The ugly fact that we must face is that this thing can go much farther still. Plutocracy shocks us every day with its viciousness, but that doesn’t mean God will strike it down. The middle-class model worked much better for about ninety-nine percent of the population, but that doesn’t make it some kind of dialectic inevitability. You can build a plutocratic model that will stumble along just fine, like it did in the nineteenth century. It requires different things: instead of refrigerators for all, it needs bought legislatures and armies of strikebreakers – plus bailouts for the big banks when they collapse under the weight of their stupid loans, an innovation of our own time. All this may be hurtful, inefficient, and undemocratic, but it won’t dismantle itself all on its own.
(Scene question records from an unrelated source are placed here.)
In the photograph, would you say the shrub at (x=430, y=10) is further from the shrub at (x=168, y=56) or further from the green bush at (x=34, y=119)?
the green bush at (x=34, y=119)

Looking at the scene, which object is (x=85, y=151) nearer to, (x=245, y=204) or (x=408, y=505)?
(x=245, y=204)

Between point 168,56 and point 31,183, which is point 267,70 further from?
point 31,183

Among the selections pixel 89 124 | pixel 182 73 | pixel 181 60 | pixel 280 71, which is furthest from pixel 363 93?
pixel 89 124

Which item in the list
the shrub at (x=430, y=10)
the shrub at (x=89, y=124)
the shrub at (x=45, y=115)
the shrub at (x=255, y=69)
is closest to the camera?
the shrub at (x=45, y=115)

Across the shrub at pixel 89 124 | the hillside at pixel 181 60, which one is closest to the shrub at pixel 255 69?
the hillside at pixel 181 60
That would require a political reawakening, which usually occurs when people get a new sense of what’s really going on, which usually occurs after a flood of news reports and then articles and then books, all the product of a system that allows free speech on all sorts of issues. Define free speech as having the cold hard cash to say what you want, with everyone else out of luck, as they should be, and those with the cold hard cash will be the only ones getting their say, and nothing can possibly change. There’s a reason Sheldon Adelson is buying up all the media in Israel. No one will raise pesky issues there now, and here, the work was already done for him by the courts. Money is free speech, and the nations’ capital is now Las Vegas. Every single Republican who might well be our next president just went there to see if they measured up to his standards, not anyone else’s. And that wasn’t even the big news story of the day. How could it be?
Why did we think it was ever any different, save for that bright shining moment in the fifties and sixties when we had an actual middle class? Ah well – by 2020 our capital will be Macao. It’s prettier than Las Vegas.